* **PROVIDED TEXT**:

┌──

What employers can learn from the EEOC’s FY 2019 Stats

By:  Miriam L. Rosen, McDonald Hopkins LLC

We’re in a data driven age. Employers use data for everything from evaluating applicants, setting pay to determining the best ways to retain employees.  And, employers can use the Equal Employment Opportunity Commission’s data on its Fiscal Year 2019 charge statistics to understand employment law risk and how to combat it.

Overall charges down, but some claims are up

For the second year in a row, the EEOC’s data reflects a decrease in the overall number of charges of discrimination filed.   The statistics show that 72,675 charges of discrimination were filed in FY 2019 (from October 1, 2018 through September 30, 2019), which is a 4.9% drop from FY 2018. But that decline does not tell the whole story.

Retaliation charges remain the most common type of claim brought by individuals as FY 2019 saw 39,110 charges filed under all types of employment statutes. This accounts for almost 54% percent of all charges filed.

            What’s the takeaway from this data?

└──

* **LISTED ENTRIES**:

┌──

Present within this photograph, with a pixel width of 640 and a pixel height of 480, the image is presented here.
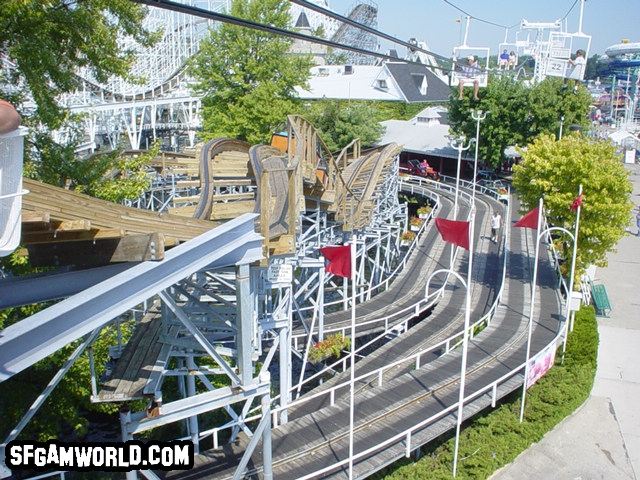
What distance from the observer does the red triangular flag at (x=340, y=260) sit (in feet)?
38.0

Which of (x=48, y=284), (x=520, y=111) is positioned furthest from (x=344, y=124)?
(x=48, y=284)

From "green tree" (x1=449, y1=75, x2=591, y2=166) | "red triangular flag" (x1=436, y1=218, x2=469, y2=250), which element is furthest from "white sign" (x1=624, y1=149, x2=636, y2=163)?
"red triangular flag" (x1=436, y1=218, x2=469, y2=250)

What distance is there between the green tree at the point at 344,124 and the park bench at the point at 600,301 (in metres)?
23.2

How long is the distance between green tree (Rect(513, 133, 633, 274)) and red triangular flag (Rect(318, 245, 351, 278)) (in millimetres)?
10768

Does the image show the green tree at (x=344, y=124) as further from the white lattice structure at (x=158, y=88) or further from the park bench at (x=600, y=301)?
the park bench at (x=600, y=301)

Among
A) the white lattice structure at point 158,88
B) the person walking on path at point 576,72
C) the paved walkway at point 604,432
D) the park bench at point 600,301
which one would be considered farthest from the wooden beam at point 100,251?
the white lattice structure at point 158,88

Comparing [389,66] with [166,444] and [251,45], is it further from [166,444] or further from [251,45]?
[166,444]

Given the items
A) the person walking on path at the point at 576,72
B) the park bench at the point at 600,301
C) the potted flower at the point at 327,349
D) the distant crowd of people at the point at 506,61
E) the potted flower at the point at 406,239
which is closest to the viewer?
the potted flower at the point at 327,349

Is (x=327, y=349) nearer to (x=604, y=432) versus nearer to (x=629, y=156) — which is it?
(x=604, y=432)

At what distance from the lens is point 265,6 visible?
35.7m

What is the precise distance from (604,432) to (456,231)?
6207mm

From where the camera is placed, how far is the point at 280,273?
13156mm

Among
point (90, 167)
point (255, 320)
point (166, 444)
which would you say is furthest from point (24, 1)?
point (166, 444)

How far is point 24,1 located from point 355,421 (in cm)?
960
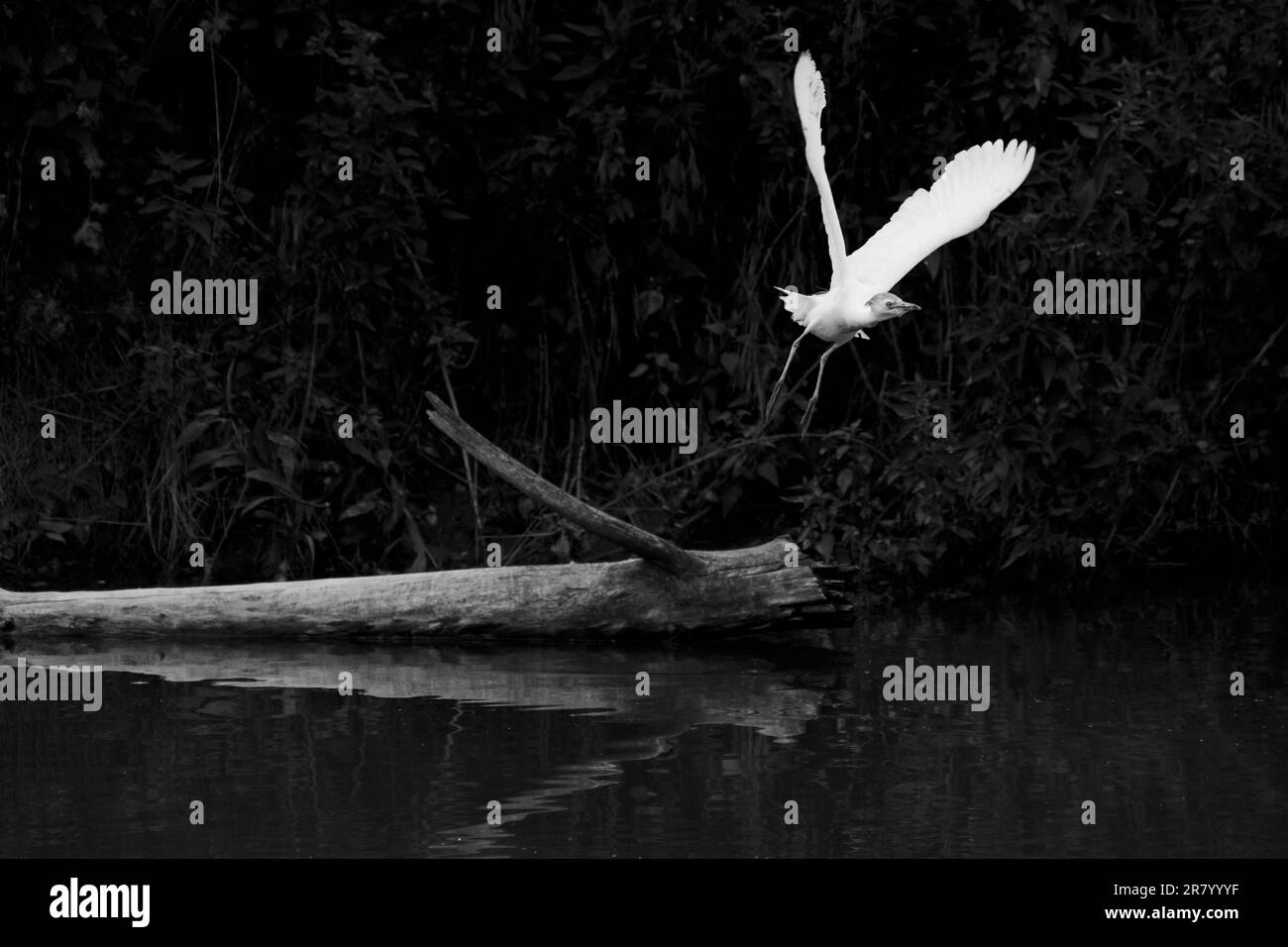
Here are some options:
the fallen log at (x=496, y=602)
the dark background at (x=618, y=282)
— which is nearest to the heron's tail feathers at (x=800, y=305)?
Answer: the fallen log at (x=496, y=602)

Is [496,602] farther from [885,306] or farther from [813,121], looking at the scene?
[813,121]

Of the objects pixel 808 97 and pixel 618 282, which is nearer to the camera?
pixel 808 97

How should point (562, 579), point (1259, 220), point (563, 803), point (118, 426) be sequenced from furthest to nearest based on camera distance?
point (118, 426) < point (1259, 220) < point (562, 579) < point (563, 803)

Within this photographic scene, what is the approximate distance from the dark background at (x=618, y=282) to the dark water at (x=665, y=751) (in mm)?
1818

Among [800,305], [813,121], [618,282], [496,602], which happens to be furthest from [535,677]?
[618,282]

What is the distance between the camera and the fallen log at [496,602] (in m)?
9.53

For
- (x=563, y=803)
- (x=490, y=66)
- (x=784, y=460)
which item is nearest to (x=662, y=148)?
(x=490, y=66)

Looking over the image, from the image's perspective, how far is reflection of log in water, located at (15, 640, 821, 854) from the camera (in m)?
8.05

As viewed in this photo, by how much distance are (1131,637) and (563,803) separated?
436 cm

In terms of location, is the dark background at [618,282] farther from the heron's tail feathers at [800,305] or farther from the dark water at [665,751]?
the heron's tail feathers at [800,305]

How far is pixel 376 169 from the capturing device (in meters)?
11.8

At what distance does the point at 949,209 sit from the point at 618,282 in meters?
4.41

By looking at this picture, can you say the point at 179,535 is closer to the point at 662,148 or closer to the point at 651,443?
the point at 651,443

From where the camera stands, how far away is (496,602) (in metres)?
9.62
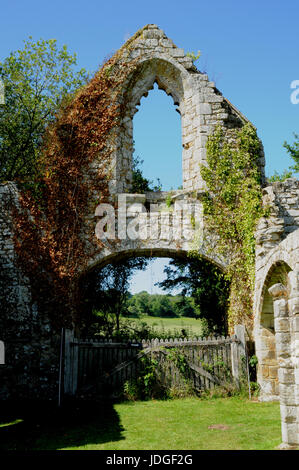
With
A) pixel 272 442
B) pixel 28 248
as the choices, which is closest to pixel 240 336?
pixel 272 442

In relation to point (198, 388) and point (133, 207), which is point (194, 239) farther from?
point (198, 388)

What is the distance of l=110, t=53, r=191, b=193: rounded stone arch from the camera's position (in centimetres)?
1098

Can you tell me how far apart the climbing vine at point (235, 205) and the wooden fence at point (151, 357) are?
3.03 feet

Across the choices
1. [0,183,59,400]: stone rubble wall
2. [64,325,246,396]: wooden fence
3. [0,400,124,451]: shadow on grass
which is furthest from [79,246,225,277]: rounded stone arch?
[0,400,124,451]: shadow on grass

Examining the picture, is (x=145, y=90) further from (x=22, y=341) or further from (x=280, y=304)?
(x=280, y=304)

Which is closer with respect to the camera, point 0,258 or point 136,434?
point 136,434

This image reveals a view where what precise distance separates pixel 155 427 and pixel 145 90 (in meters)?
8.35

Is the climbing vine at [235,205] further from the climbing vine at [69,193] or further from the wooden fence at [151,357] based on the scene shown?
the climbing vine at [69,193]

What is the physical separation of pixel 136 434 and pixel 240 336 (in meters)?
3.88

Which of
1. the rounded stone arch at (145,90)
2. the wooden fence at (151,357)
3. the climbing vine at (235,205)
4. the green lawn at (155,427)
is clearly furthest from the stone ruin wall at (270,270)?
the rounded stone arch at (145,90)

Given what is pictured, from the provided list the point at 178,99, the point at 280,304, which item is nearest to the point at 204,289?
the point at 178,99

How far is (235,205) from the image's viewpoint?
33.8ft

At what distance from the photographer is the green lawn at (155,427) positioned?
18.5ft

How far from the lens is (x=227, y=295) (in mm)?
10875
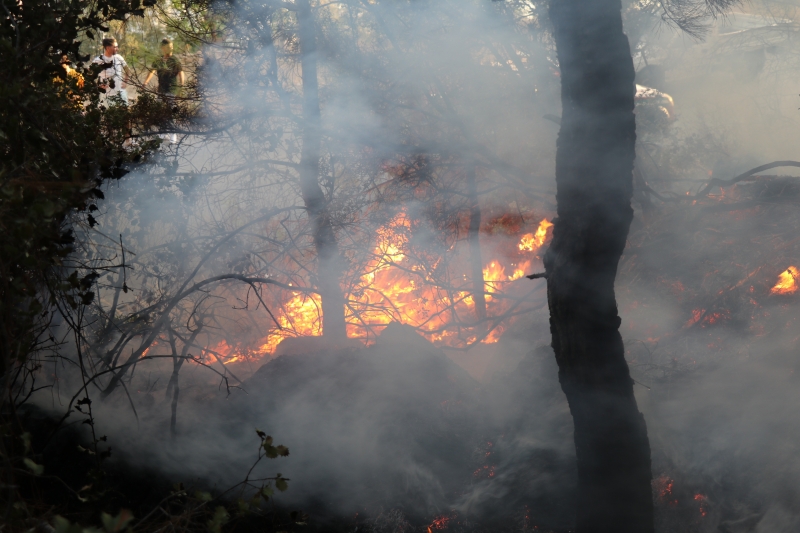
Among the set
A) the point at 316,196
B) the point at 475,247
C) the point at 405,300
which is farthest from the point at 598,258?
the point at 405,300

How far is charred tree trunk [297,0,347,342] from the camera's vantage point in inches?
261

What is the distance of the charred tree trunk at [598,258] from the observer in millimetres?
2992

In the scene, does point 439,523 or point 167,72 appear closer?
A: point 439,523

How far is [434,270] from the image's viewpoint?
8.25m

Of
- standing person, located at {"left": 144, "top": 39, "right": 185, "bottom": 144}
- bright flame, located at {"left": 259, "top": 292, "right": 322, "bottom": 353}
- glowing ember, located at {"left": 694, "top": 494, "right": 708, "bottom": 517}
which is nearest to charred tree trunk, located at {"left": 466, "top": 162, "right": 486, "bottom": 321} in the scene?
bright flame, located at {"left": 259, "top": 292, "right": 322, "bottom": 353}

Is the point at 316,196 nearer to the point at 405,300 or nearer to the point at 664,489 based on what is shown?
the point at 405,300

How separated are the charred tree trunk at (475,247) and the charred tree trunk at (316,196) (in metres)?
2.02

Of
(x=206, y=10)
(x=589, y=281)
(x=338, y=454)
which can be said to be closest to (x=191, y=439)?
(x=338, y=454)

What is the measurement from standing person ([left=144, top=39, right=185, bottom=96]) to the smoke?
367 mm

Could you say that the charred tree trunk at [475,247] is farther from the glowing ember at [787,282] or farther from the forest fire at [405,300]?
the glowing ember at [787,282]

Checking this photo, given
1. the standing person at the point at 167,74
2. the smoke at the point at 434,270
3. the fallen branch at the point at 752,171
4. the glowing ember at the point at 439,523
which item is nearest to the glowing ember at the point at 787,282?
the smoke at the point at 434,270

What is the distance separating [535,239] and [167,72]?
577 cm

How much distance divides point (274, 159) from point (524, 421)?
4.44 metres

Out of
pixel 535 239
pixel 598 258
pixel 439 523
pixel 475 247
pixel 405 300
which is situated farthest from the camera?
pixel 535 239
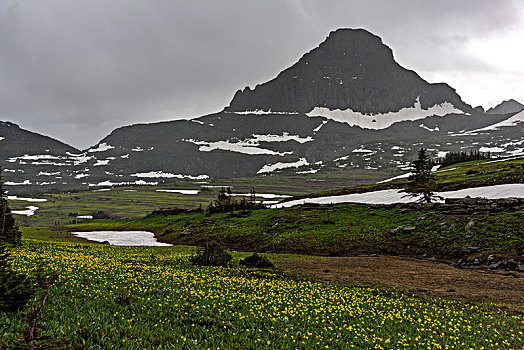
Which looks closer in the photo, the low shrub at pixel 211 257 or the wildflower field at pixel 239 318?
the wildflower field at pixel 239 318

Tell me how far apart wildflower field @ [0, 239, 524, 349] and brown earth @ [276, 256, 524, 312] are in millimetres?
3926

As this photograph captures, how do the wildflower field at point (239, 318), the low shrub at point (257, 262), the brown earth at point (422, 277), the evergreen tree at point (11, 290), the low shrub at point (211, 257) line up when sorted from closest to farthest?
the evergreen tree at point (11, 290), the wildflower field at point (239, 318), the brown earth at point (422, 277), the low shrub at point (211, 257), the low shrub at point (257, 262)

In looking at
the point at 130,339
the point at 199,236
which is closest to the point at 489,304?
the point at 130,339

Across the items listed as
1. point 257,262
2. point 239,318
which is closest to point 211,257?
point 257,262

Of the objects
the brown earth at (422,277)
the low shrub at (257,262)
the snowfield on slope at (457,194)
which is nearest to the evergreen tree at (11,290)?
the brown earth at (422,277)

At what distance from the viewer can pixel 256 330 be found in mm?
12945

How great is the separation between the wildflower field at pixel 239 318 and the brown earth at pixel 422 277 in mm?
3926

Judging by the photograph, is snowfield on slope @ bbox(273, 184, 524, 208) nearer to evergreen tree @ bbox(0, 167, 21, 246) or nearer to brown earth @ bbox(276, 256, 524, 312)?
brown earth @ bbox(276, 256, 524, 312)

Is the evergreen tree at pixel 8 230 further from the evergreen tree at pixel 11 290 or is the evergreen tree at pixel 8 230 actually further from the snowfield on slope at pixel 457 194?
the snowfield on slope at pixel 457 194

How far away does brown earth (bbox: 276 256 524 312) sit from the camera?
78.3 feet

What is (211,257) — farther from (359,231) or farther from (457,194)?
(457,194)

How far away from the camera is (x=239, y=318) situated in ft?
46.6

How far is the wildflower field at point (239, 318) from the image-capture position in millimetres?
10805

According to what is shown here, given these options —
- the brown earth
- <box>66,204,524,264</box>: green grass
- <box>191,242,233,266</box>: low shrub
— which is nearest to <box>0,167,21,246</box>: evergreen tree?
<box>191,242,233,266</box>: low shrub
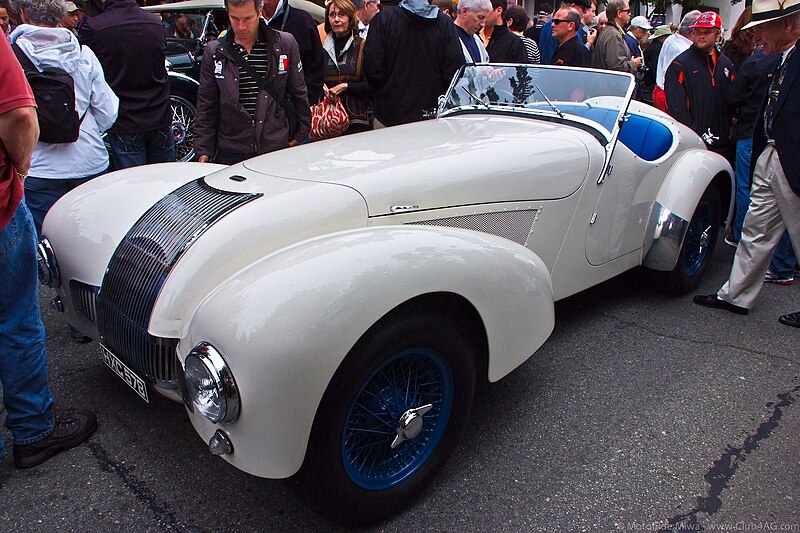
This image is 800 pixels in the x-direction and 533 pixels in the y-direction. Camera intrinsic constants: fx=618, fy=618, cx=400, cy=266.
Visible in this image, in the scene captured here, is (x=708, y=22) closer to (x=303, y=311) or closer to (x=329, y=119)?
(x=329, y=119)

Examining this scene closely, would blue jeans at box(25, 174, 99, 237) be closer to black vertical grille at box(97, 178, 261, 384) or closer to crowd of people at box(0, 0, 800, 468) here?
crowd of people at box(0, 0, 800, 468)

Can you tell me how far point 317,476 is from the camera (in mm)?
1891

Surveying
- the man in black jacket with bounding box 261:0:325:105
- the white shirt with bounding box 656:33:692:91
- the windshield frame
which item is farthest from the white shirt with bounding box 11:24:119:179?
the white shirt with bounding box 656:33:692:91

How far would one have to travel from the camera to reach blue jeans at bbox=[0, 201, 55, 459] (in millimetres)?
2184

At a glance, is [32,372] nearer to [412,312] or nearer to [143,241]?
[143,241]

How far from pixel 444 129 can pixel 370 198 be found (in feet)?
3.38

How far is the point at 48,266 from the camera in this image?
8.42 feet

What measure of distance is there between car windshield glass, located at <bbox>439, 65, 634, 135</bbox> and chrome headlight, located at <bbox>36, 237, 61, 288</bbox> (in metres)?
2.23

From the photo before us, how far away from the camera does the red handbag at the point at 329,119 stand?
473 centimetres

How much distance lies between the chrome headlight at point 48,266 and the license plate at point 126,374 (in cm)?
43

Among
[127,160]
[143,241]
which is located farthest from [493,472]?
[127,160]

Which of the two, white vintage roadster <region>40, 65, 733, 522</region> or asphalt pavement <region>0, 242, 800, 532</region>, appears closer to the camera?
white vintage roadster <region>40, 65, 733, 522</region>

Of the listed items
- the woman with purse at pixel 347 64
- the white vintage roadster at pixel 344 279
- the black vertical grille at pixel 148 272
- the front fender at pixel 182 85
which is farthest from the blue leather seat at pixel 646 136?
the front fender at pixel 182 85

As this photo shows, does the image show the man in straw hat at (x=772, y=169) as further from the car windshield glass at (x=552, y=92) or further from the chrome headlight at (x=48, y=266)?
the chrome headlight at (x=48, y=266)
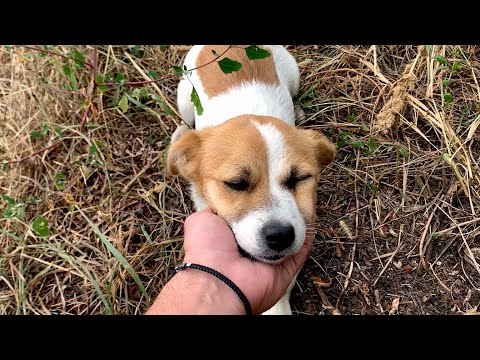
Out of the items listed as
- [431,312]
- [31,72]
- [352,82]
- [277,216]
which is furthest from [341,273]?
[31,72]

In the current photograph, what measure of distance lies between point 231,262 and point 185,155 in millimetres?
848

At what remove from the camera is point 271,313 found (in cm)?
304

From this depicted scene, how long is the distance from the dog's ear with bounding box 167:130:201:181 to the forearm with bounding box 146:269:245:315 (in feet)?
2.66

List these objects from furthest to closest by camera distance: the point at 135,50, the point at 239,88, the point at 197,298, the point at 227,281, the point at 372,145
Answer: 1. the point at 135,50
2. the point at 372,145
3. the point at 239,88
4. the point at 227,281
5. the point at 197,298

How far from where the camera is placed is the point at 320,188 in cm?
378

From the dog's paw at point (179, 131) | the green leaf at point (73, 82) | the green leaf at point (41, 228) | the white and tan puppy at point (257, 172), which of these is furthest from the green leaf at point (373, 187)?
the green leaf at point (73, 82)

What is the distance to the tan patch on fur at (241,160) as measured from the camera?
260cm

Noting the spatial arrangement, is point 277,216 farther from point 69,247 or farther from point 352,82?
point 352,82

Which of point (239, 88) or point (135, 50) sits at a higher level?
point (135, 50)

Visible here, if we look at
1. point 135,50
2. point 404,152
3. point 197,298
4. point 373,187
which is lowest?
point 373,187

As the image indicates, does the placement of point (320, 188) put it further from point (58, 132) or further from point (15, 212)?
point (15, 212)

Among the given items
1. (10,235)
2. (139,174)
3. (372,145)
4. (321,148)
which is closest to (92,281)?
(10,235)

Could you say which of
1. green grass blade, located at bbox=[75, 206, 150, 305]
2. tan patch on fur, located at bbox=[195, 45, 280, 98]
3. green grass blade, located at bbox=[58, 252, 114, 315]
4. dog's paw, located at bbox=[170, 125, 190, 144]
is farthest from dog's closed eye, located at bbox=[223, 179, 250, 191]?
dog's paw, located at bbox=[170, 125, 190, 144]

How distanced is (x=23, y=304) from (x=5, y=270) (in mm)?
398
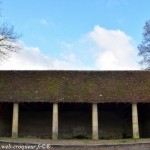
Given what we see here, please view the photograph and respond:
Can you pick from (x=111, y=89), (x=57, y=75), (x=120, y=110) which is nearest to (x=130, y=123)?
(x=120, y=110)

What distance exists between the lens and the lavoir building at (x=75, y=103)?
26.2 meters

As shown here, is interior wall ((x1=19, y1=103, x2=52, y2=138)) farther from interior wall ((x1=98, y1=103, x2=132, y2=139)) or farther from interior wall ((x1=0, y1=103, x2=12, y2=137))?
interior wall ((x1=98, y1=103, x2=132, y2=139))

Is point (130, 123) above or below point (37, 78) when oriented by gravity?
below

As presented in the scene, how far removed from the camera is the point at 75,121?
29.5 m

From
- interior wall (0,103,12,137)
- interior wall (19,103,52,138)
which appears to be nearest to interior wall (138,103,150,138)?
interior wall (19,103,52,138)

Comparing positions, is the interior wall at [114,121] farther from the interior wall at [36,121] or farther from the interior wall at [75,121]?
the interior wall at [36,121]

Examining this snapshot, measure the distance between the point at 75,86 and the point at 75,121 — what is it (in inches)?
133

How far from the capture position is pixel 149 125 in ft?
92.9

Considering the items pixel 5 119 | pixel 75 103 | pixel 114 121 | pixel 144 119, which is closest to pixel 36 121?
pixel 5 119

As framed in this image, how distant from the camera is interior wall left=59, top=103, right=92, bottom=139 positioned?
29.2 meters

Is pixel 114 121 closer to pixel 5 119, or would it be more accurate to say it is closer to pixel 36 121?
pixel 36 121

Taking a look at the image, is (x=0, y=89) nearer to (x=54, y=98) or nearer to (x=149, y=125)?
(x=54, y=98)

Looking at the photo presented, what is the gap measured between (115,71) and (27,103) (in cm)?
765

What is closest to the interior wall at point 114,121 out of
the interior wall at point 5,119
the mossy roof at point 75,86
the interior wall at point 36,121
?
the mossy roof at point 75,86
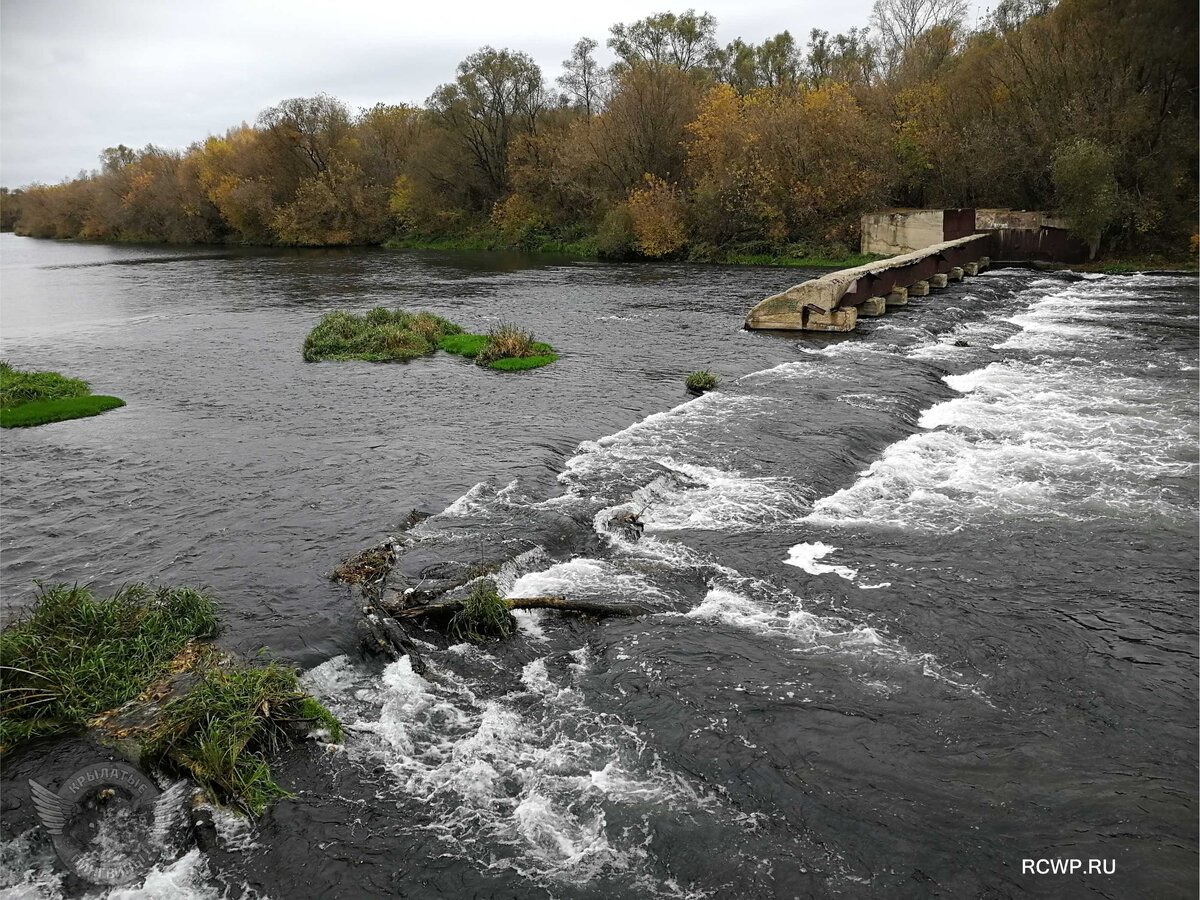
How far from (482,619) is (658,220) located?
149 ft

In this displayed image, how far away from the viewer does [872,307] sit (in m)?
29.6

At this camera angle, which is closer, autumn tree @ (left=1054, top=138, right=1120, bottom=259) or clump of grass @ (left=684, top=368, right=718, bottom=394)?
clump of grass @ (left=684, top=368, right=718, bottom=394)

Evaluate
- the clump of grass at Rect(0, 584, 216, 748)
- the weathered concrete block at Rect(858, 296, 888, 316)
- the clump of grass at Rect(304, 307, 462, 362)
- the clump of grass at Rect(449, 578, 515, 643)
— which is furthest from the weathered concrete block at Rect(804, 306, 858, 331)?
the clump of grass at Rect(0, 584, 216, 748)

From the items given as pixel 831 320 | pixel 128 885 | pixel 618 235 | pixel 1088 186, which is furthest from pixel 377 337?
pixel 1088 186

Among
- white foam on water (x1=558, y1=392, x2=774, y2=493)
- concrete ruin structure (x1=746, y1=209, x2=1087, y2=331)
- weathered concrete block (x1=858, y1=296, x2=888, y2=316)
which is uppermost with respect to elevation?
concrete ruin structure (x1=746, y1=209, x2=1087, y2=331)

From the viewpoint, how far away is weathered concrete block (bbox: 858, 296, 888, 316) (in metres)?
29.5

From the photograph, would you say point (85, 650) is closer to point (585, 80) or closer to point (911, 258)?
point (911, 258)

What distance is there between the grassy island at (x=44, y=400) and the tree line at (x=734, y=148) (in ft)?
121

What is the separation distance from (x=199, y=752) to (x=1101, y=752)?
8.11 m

└──

* **WHAT NEEDS TO BE DONE**:
Can you write the next part of the article on the EEOC's FY 2019 charge statistics, picking up right after its final line?

* **OUTPUT BELOW**:
Employee charges and complaints are going to happen, but employers have to help managers navigate the difficult aftermath of those complaints that can lead to retaliation claims.  What should employers do?  Have a policy that specifically states that retaliation will not be tolerated, carefully review adverse actions to ensure a legitimate non-retaliatory reason exists for the decision, and follow up with a complaining employee to catch any potential retaliation concerns.

Sex discrimination claims up; sexual harassment settlements up

Sex discrimination claims rose in FY 2019 from 24,655 to 25,532. Interestingly, following a record setting year in 2018, sexual harassment charges dropped slightly from 7,609 in 2018 to 7,514 in 2019.  The FY 2019 level is still the second-highest number of sexual harassment charges in the past seven years.

What’s notable in the data, however, is that the record setting number of harassment charges in FY2018 is reflected in the dollar amount for harassment settlements reported in FY 2019. The EEOC collected a whooping $68.2 million to resolve sexual harassment violations in FY 2019. This exceeds the previous all-time record by over $10 million.

            What’s the take away here?

The EEOC’s continued focus on sexual harassment is paying off for complaining parties in EEOC settlements and – separately, civil lawsuits.  Even with a slight dip in charges, employers must continue to train employees and re-enforce expectations for appropriate, respectful workplaces.

Disability discrimination claims remain strong

Another data point that cannot be ignored is the continuing increase in disability discrimination claims.  It won’t be a surprise to employers that in FY 2019 disability discrimination claims represented 1/3 of all EEOC charges filed.

            What does this data tell employers?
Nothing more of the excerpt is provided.